** START OF DATA RECORDS **
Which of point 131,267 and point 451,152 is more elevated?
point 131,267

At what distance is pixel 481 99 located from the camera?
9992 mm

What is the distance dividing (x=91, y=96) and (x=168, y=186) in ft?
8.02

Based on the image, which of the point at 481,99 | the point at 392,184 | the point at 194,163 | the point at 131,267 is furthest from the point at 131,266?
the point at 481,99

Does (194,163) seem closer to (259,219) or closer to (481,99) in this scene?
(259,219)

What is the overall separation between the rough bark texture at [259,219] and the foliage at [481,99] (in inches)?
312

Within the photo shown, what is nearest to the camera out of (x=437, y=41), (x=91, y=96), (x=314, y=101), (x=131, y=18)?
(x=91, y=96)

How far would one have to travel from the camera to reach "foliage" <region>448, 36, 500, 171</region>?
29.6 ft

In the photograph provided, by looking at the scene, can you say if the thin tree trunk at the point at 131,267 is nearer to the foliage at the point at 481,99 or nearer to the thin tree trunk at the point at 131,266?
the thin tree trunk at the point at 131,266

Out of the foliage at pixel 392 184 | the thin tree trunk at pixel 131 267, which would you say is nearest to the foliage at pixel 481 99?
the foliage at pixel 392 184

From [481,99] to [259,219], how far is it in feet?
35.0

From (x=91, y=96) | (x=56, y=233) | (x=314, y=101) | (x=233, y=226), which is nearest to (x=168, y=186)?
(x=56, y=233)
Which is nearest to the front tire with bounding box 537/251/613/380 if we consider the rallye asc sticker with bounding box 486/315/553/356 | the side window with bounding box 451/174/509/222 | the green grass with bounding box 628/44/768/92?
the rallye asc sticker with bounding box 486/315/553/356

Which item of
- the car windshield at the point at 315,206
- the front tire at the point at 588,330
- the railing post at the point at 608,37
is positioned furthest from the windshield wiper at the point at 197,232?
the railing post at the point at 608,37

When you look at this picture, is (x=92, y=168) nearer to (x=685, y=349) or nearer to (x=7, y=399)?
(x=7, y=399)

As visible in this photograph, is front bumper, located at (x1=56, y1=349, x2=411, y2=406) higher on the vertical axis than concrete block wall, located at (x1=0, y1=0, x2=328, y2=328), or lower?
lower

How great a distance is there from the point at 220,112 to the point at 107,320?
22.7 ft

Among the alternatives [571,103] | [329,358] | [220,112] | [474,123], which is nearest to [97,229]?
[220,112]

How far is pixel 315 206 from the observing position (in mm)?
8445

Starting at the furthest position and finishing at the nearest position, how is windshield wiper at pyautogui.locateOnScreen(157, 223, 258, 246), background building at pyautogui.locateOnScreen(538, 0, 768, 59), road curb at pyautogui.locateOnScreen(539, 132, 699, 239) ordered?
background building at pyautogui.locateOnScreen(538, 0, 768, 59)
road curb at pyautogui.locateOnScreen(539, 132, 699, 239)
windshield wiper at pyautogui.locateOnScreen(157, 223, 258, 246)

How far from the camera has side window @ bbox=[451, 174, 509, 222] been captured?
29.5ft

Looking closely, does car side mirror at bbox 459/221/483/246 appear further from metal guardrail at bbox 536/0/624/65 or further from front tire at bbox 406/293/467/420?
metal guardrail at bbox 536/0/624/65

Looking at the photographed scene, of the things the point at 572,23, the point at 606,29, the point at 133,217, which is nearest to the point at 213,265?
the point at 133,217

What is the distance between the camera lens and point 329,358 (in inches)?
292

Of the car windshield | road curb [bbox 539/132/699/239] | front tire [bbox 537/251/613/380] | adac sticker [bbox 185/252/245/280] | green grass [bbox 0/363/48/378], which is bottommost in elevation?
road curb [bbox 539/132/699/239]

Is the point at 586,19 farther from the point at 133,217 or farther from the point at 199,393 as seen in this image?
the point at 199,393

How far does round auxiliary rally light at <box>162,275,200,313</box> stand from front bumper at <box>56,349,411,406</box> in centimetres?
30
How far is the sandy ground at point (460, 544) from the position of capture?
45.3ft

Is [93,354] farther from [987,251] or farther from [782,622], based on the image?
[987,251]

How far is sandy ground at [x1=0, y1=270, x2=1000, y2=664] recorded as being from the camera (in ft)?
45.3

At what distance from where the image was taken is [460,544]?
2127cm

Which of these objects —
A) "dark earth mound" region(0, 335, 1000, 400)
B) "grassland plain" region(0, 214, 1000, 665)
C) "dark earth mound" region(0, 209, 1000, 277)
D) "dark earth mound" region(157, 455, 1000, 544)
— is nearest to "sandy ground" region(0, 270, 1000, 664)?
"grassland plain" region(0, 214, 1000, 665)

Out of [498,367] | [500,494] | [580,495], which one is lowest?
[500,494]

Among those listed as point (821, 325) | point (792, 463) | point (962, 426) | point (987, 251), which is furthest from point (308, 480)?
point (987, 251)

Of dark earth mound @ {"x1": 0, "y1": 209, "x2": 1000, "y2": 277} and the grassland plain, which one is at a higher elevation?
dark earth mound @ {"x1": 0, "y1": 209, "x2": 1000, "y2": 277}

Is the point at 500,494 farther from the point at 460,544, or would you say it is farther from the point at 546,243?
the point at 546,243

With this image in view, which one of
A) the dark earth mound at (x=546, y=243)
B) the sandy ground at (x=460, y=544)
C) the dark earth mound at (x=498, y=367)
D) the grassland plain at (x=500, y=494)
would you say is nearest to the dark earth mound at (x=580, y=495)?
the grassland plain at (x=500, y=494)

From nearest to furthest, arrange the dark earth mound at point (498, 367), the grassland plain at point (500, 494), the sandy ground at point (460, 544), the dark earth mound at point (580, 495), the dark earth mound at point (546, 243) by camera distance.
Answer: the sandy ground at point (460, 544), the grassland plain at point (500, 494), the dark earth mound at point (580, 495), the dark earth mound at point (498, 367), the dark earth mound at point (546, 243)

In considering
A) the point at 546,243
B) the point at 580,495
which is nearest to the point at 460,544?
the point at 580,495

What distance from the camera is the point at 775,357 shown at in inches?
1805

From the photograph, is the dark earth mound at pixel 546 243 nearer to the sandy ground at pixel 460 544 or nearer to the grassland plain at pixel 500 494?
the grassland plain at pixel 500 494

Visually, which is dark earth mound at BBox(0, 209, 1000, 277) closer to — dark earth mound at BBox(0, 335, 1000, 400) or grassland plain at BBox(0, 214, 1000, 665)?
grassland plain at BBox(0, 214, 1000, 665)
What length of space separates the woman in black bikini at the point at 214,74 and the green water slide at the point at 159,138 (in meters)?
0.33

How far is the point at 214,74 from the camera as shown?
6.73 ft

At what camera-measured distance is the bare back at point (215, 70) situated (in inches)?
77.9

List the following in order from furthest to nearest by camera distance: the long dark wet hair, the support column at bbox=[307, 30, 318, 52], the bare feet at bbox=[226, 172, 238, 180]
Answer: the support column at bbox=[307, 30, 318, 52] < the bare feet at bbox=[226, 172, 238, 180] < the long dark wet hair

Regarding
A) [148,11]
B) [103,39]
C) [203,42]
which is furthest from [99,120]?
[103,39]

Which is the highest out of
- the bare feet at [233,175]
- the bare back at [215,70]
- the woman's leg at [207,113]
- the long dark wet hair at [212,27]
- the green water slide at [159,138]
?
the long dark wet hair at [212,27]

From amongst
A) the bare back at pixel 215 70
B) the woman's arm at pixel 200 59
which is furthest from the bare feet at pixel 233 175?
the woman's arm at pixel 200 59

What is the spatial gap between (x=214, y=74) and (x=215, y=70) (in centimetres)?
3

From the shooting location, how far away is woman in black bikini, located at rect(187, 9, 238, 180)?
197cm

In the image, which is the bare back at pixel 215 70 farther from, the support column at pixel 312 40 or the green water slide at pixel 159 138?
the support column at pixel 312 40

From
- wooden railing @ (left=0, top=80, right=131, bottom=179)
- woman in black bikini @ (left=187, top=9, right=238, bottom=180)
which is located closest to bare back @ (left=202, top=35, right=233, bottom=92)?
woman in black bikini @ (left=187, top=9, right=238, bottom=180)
** END OF DATA RECORDS **
GOAL
Repeat word for word each line from the one with "From amongst" to the end of the records above, inclusive.

FULL ANSWER
From amongst
A) the bare back at pixel 215 70
B) the woman's arm at pixel 200 59
which is furthest from the bare feet at pixel 233 175?
the woman's arm at pixel 200 59

What is the spatial gap between (x=214, y=74) and (x=215, y=70) (in centimetres)?
3

From the shooting location, how far away is woman in black bikini, located at rect(187, 9, 238, 180)?
197cm

In the image, which is the bare back at pixel 215 70 farther from, the support column at pixel 312 40 or the green water slide at pixel 159 138?
the support column at pixel 312 40

From
- wooden railing @ (left=0, top=80, right=131, bottom=179)
- woman in black bikini @ (left=187, top=9, right=238, bottom=180)
which is located closest to bare back @ (left=202, top=35, right=233, bottom=92)?
woman in black bikini @ (left=187, top=9, right=238, bottom=180)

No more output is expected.